## RECORDS TO USE:
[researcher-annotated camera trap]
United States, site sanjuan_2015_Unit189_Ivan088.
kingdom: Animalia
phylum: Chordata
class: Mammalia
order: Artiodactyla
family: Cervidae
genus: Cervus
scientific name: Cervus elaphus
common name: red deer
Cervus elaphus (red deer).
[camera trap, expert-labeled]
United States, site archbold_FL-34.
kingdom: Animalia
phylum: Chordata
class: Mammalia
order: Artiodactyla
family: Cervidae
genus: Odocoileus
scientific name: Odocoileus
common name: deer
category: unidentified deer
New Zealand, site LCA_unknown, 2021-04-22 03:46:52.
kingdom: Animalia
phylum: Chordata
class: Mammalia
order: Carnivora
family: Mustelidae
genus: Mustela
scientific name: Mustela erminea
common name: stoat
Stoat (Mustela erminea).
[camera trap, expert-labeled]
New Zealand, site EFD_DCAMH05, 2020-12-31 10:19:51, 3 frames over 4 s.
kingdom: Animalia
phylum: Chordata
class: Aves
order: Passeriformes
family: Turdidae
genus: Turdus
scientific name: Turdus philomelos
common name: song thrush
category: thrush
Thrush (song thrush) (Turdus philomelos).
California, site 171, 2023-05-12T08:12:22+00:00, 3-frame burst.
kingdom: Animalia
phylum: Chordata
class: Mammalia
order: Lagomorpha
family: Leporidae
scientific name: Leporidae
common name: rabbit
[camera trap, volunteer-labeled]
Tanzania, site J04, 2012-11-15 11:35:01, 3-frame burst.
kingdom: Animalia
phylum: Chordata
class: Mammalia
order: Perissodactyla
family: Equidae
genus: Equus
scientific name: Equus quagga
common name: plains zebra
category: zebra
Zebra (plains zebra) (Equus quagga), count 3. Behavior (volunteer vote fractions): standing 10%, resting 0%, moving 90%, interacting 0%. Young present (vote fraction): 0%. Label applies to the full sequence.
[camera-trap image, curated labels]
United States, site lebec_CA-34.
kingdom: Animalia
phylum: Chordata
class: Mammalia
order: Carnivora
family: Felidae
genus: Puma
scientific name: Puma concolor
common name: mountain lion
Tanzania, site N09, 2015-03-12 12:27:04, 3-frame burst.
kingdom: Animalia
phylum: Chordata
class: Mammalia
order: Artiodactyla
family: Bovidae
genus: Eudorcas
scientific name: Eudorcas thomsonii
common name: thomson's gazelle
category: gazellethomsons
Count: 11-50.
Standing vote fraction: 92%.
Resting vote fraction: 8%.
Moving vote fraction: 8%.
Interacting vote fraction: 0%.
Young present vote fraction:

## WHAT THE EXERCISE ASKS:
There is a run of lines above from the one with "genus: Odocoileus" to the one with "common name: song thrush"; print exactly that run, both ends included, and nothing else.

## ANSWER SPACE:
genus: Odocoileus
scientific name: Odocoileus
common name: deer
category: unidentified deer
New Zealand, site LCA_unknown, 2021-04-22 03:46:52.
kingdom: Animalia
phylum: Chordata
class: Mammalia
order: Carnivora
family: Mustelidae
genus: Mustela
scientific name: Mustela erminea
common name: stoat
Stoat (Mustela erminea).
[camera trap, expert-labeled]
New Zealand, site EFD_DCAMH05, 2020-12-31 10:19:51, 3 frames over 4 s.
kingdom: Animalia
phylum: Chordata
class: Aves
order: Passeriformes
family: Turdidae
genus: Turdus
scientific name: Turdus philomelos
common name: song thrush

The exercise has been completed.